24

“You know you can’t string them both along forever,” Zoe oozed in a hushed whisper as Nate left me at the edge of the dance floor.

“What?” I spluttered, turning my attention away from watching him saunter to the punch bowl to fetch me a drink. “I’m not stringing anyone along.”

“Uh-huh. None of my colleagues would escort me into a room the way Tanner did you. And let me tell you, he was shooting daggers at Nate’s back the entire time you two were dancing.”

“You’re imagining things! We’re just friends. Both of them.”

“Okay, that’s good. Then you won’t mind introducing Terri to one of them.”

“What?” My voice might’ve spiked a tad high. “Aren’t you worried about taking your life into your own hands standing so close to me?” I deflected in a whisper.

Zoe laughed. “With every male FBI agent in the place watching you?
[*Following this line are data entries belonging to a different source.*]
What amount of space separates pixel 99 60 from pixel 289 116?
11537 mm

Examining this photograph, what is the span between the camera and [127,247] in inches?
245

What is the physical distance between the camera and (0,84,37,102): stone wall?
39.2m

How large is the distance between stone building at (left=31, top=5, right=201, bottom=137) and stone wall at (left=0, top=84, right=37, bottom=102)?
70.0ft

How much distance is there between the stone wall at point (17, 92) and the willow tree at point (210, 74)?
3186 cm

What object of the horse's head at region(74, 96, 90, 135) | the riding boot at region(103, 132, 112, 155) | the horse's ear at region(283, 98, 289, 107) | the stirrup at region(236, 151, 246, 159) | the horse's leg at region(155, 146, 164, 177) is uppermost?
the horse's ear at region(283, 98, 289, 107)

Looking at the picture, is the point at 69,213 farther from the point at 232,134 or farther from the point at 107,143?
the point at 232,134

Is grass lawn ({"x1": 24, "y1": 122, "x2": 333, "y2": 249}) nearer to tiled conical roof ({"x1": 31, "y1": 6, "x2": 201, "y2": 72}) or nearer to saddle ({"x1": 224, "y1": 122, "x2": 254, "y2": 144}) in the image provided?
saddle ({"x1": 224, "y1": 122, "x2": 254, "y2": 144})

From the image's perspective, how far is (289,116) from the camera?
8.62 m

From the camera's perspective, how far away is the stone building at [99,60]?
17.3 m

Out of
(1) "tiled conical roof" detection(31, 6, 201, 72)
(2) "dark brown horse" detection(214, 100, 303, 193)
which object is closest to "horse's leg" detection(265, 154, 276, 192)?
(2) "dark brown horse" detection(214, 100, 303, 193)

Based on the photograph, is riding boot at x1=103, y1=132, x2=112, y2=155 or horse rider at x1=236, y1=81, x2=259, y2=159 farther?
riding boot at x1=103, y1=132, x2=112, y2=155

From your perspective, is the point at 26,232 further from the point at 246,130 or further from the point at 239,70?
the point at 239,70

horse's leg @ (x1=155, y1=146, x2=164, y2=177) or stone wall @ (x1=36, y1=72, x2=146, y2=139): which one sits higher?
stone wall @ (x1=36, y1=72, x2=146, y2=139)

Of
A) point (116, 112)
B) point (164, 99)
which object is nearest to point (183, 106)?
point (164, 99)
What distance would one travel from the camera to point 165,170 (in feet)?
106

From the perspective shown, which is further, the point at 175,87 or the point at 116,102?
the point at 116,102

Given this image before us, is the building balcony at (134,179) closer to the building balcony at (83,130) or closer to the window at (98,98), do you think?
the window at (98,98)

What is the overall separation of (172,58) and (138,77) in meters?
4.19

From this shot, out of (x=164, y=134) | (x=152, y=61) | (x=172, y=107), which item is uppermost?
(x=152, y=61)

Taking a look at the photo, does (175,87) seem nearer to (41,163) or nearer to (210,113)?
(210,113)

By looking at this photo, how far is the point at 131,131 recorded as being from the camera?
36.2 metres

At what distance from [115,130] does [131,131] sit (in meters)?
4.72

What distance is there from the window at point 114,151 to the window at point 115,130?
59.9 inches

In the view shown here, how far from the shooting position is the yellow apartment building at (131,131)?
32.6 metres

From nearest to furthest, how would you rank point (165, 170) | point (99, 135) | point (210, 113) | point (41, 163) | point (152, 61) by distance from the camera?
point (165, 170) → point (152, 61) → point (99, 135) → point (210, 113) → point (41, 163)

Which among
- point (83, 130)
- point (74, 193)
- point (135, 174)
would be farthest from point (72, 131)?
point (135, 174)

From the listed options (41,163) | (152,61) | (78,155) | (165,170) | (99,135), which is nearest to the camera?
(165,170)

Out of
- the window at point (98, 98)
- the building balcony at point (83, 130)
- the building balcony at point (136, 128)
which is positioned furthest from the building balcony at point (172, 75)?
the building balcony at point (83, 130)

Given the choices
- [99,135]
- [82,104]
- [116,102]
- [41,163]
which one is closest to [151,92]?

Not a chance.”

I glanced around and shrank a little at the realization she wasn’t exaggerating. Even Tanner, his curious gaze straying my way, seemed to be only half listening to my dad. Whereas Nate, two punch glasses in hand, had gotten snagged into a conversation with Aunt Martha and . . . was that the governor?

“Terri’s latest internet date reneged on coming tonight,” Zoe went on. “So the instant she saw you come in with Tanner, she started drooling and it got worse when you started dancing with Nate.” Zoe’s gaze shifted, and her voice quieted. “Here she comes.”
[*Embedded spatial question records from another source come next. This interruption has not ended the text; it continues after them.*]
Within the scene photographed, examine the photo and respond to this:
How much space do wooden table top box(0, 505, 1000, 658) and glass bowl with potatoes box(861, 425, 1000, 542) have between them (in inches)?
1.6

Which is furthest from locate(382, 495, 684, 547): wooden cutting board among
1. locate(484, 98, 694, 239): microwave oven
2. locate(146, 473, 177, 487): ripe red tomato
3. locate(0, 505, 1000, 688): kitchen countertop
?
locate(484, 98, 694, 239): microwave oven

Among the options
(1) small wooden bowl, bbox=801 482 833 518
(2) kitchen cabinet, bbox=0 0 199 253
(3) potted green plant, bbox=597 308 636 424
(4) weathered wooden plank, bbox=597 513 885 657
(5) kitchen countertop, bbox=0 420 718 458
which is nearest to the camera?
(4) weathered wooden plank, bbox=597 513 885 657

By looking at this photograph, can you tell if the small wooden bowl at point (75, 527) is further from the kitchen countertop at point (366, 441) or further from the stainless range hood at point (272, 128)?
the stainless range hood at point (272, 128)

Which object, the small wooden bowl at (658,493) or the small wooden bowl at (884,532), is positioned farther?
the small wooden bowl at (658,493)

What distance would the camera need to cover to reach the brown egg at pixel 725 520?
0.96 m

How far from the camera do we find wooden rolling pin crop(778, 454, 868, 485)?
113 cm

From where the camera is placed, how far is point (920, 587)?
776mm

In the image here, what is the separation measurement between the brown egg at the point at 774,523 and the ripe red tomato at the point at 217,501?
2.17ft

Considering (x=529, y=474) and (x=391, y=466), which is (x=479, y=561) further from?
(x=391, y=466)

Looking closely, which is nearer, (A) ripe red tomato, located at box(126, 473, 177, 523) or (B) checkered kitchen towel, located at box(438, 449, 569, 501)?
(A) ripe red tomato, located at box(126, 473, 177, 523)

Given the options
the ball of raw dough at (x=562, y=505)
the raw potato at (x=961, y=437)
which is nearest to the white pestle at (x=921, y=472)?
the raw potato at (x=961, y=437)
Nate chose that moment to start our way too, with my glass of punch.

“I scarcely know Terri,” I hissed to Zoe. “I can’t fling someone I scarcely know on Nate or Tanner.”

Zoe’s eyes twinkled. “Uh-huh.”

“I can’t!” I waved over Ron, from the terrorist squad. When he’d bought the gala ticket from me, Yvonne said he’d expect a dance for the favor.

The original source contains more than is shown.